In the Garden:
Northern California Coastal & Inland Valleys
This Redondo creeper (Lampranthus filicaulis) is for those who like it hot!
Beat the Heat
During the short, dark days of winter I dream of hot summer afternoons spent lounging in the shade. Now that those hot days have arrived, I complain that it's too darned hot. Although we don't get many days that extend into century territory on the thermometer, it only takes a few to get your attention. Thankfully, heat spells are usually short term here in Northern California.
Hot weather doesn't mean that you can sit back and put your feet up. No sir, on the contrary. You need to take precautions so that your garden survives the heat with as little damage as possible. Most important, of course, is watering. The time of day that you water is crucial. Watering should be done in the early morning hours while the temperature is on the rise. Watering midday in hot weather should be avoided except in emergency situations.
More Shade, Not More Water
Sometimes too much of a good thing is bad. On those really hot days, plants can't take up water fast enough to prevent wilting. The roots aren't able to keep up with the transpiration of moisture from the leaves, so wilting occurs. If the soil is already damp you may actually do damage to the root system if you water. It's best to shade the plant, if possible, to provide some relief from the sun so that the roots can keep up with demand.
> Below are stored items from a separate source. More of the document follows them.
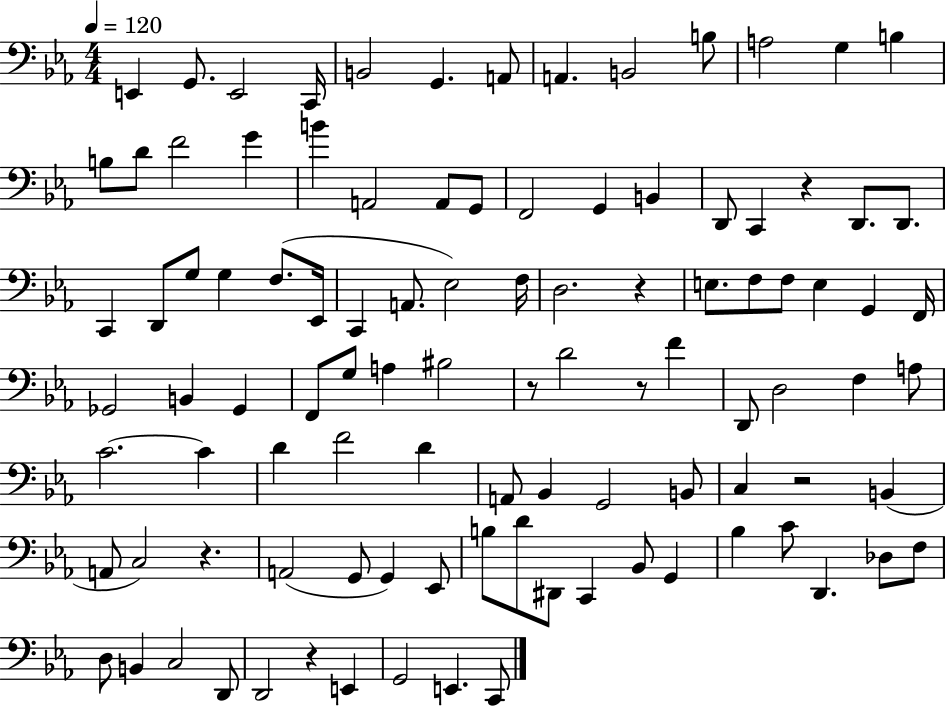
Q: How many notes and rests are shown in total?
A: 102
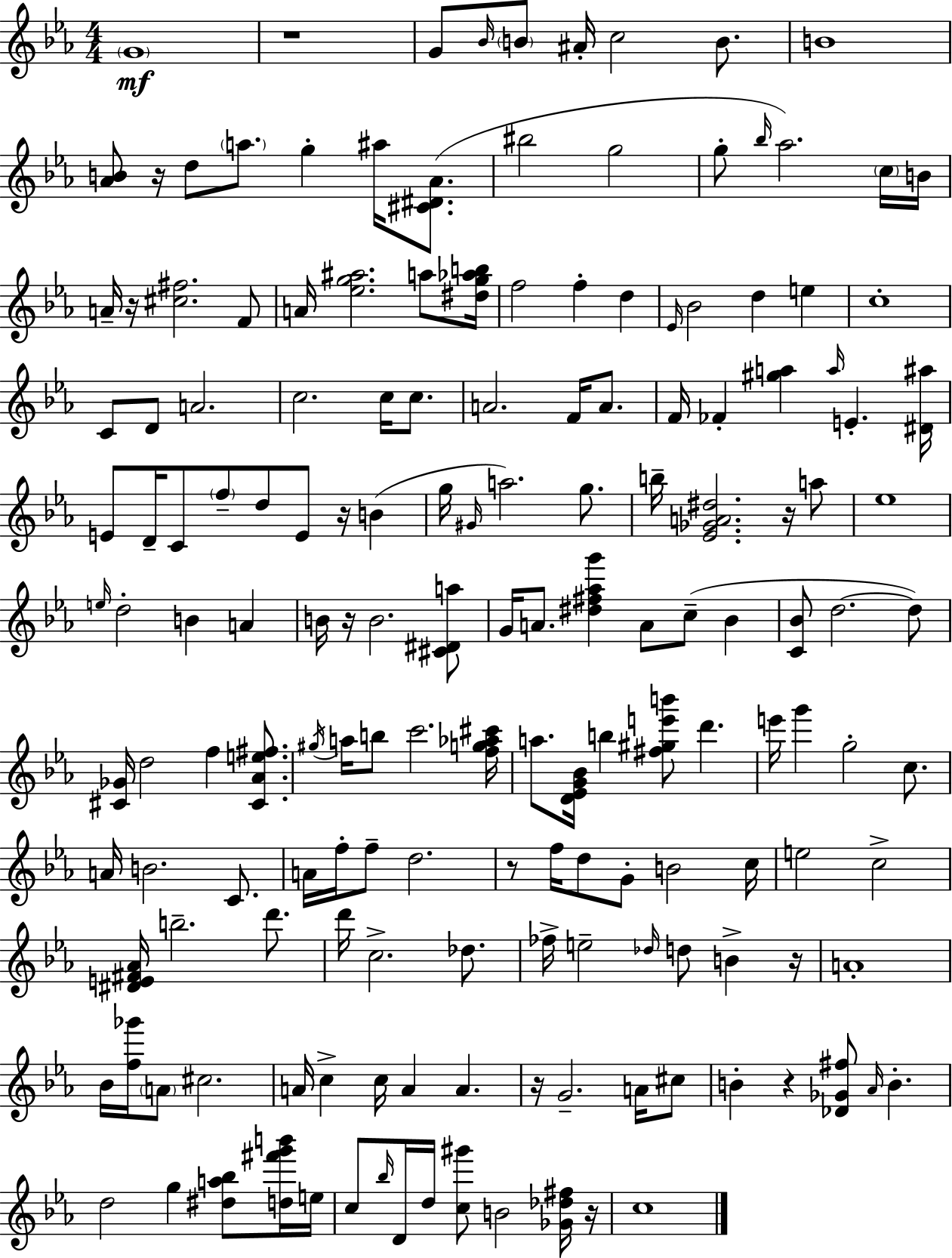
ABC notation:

X:1
T:Untitled
M:4/4
L:1/4
K:Eb
G4 z4 G/2 _B/4 B/2 ^A/4 c2 B/2 B4 [_AB]/2 z/4 d/2 a/2 g ^a/4 [^C^D_A]/2 ^b2 g2 g/2 _b/4 _a2 c/4 B/4 A/4 z/4 [^c^f]2 F/2 A/4 [_eg^a]2 a/2 [^dg_ab]/4 f2 f d _E/4 _B2 d e c4 C/2 D/2 A2 c2 c/4 c/2 A2 F/4 A/2 F/4 _F [^ga] a/4 E [^D^a]/4 E/2 D/4 C/2 f/2 d/2 E/2 z/4 B g/4 ^G/4 a2 g/2 b/4 [_E_GA^d]2 z/4 a/2 _e4 e/4 d2 B A B/4 z/4 B2 [^C^Da]/2 G/4 A/2 [^d^f_ag'] A/2 c/2 _B [C_B]/2 d2 d/2 [^C_G]/4 d2 f [^C_Ae^f]/2 ^g/4 a/4 b/2 c'2 [fg_a^c']/4 a/2 [D_EG_B]/4 b [^f^ge'b']/2 d' e'/4 g' g2 c/2 A/4 B2 C/2 A/4 f/4 f/2 d2 z/2 f/4 d/2 G/2 B2 c/4 e2 c2 [^DE^F_A]/4 b2 d'/2 d'/4 c2 _d/2 _f/4 e2 _d/4 d/2 B z/4 A4 _B/4 [f_g']/4 A/2 ^c2 A/4 c c/4 A A z/4 G2 A/4 ^c/2 B z [_D_G^f]/2 _A/4 B d2 g [^da_b]/2 [d^f'g'b']/4 e/4 c/2 _b/4 D/4 d/4 [c^g']/2 B2 [_G_d^f]/4 z/4 c4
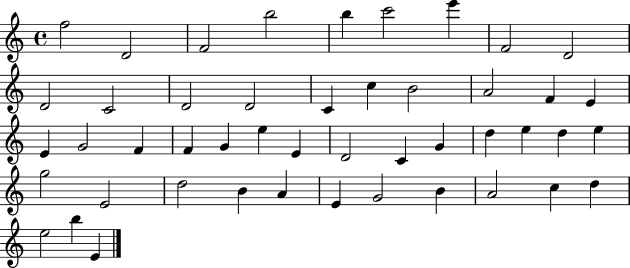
X:1
T:Untitled
M:4/4
L:1/4
K:C
f2 D2 F2 b2 b c'2 e' F2 D2 D2 C2 D2 D2 C c B2 A2 F E E G2 F F G e E D2 C G d e d e g2 E2 d2 B A E G2 B A2 c d e2 b E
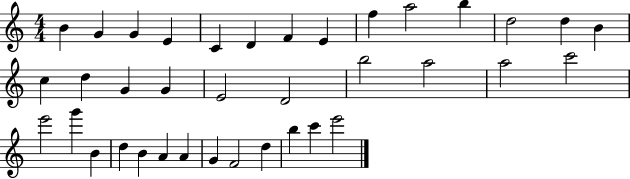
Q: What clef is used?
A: treble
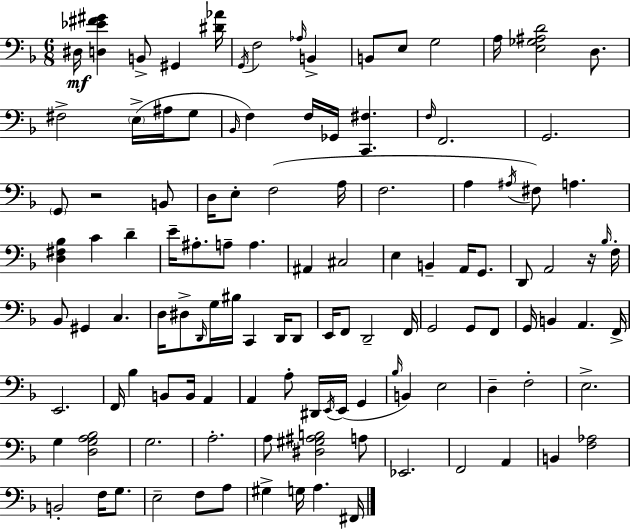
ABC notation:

X:1
T:Untitled
M:6/8
L:1/4
K:Dm
^D,/4 [D,_E^F^G] B,,/2 ^G,, [^D_A]/4 G,,/4 F,2 _A,/4 B,, B,,/2 E,/2 G,2 A,/4 [E,_G,^A,D]2 D,/2 ^F,2 E,/4 ^A,/4 G,/2 _B,,/4 F, F,/4 _G,,/4 [C,,^F,] F,/4 F,,2 G,,2 G,,/2 z2 B,,/2 D,/4 E,/2 F,2 A,/4 F,2 A, ^A,/4 ^F,/2 A, [D,^F,_B,] C D E/4 ^A,/2 A,/2 A, ^A,, ^C,2 E, B,, A,,/4 G,,/2 D,,/2 A,,2 z/4 _B,/4 F,/4 _B,,/2 ^G,, C, D,/4 ^D,/2 D,,/4 G,/4 ^B,/4 C,, D,,/4 D,,/2 E,,/4 F,,/2 D,,2 F,,/4 G,,2 G,,/2 F,,/2 G,,/4 B,, A,, F,,/4 E,,2 F,,/4 _B, B,,/2 B,,/4 A,, A,, A,/2 ^D,,/4 E,,/4 E,,/4 G,, _B,/4 B,, E,2 D, F,2 E,2 G, [D,G,A,_B,]2 G,2 A,2 A,/2 [^D,^G,^A,B,]2 A,/2 _E,,2 F,,2 A,, B,, [F,_A,]2 B,,2 F,/4 G,/2 E,2 F,/2 A,/2 ^G, G,/4 A, ^F,,/4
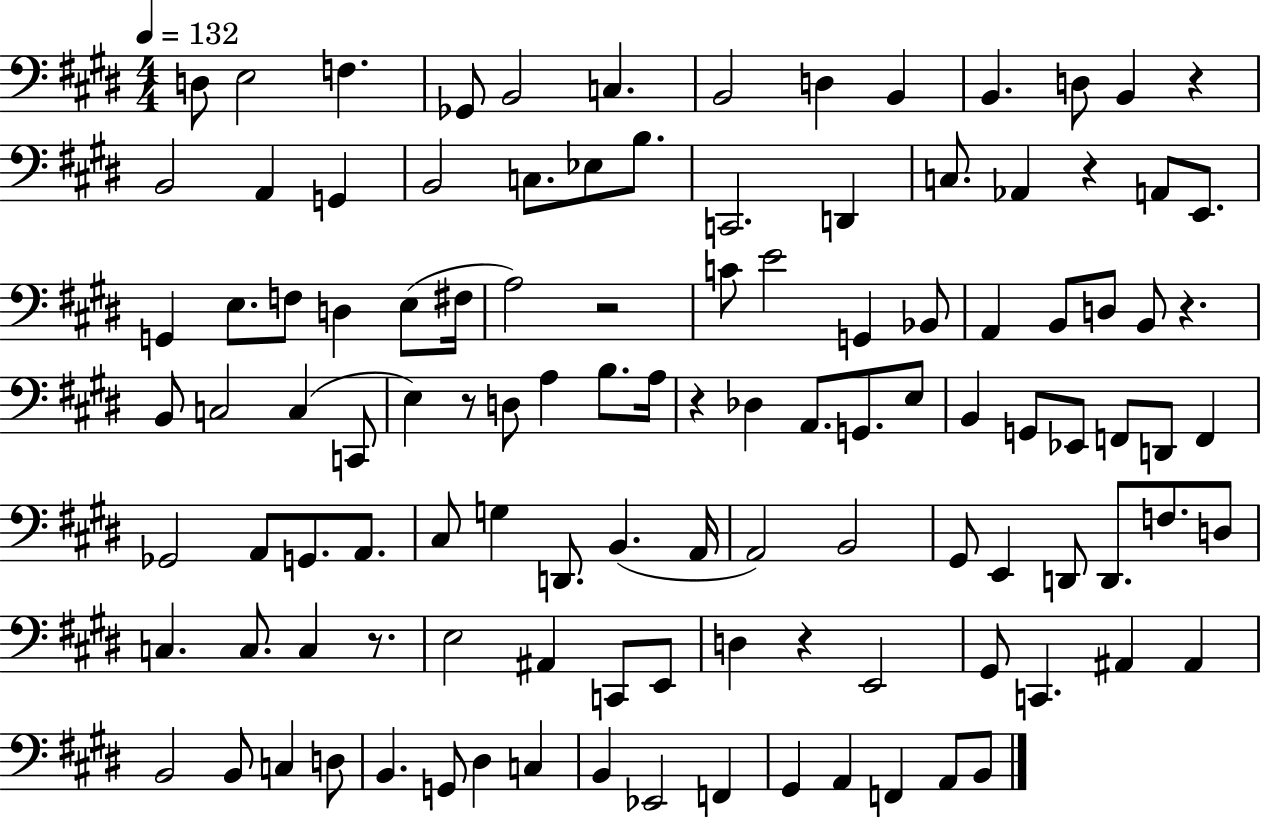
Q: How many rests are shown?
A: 8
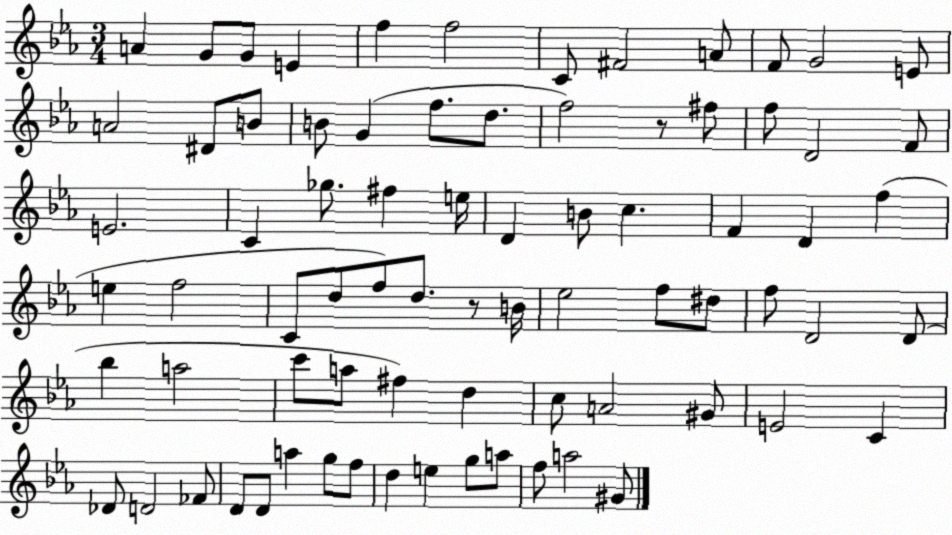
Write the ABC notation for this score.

X:1
T:Untitled
M:3/4
L:1/4
K:Eb
A G/2 G/2 E f f2 C/2 ^F2 A/2 F/2 G2 E/2 A2 ^D/2 B/2 B/2 G f/2 d/2 f2 z/2 ^f/2 f/2 D2 F/2 E2 C _g/2 ^f e/4 D B/2 c F D f e f2 C/2 d/2 f/2 d/2 z/2 B/4 _e2 f/2 ^d/2 f/2 D2 D/2 _b a2 c'/2 a/2 ^f d c/2 A2 ^G/2 E2 C _D/2 D2 _F/2 D/2 D/2 a g/2 f/2 d e g/2 a/2 f/2 a2 ^G/2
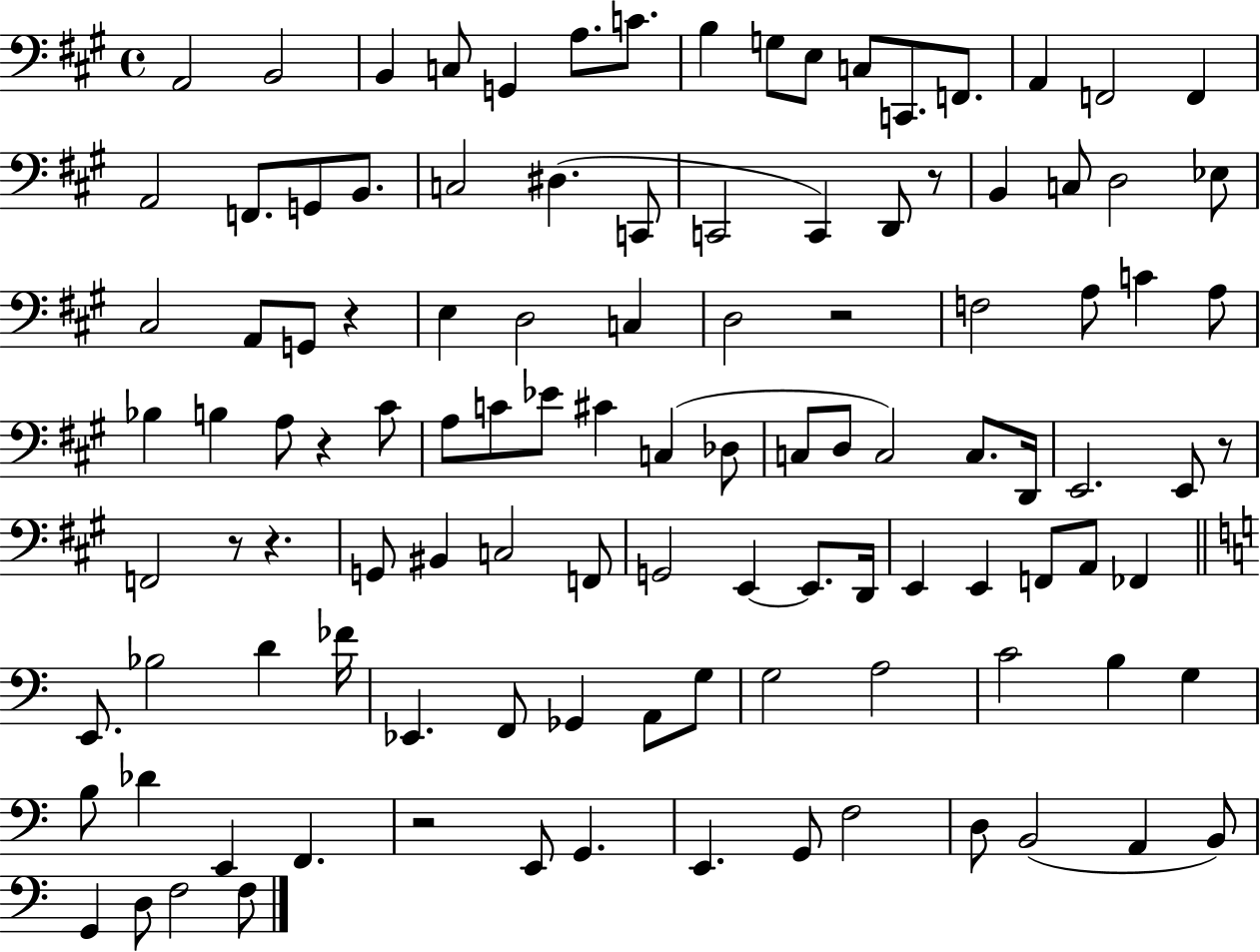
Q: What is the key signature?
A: A major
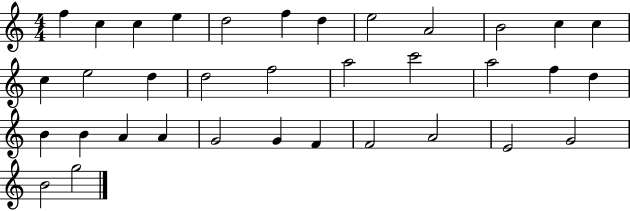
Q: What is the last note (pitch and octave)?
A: G5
This is especially true of new plantings. Baby plants haven't had a chance to develop mature root systems that will support them, and overwatering can be more of a problem than just letting them wilt. Tents made of newspaper or cheesecloth can be the saviors of a newly planted bed. It may not look nice, but it will save the plants. Just make sure there is adequate ventilation or you will cook them under the tents.
Showering Leaves Can Do More Harm Than Good
One hot summer day, when I was a neophyte gardener working for the City of Napa Parks Department, I felt sorry for some newly planted horse chestnut trees. I had been dragging hoses to water them weekly for their first summer until they became established and could survive on their own. Thinking I would cool them off, I splashed water all over their small canopies of tender leaves. The drops of water acted like magnifying glasses, and the whole row of trees burned to a crisp. Learn from my mistake: Don't get water on the foliage during really hot weather. This is true for ground covers (ivy especially) as well as trees.
Japanese maples and other plants with tender leaves can be protected from hot weather with a spray of Cloud Cover. This product is usually used during the winter months to protect plants from frost damage. It works as an anti-transpirant, sealing the pores on the leaves so that they don't loose moisture.
In general, plants with waxy or thick leaves survive hot weather better than those with delicate foliage. Waxy leaves don't lose water to transpiration, and thick leaves contain more moisture. However, any plant will suffer in the heat if it doesn't have adequate water prior to the hot weather. Listen to the weather reports and if you hear a heat spell is on the way, get out your garden hose!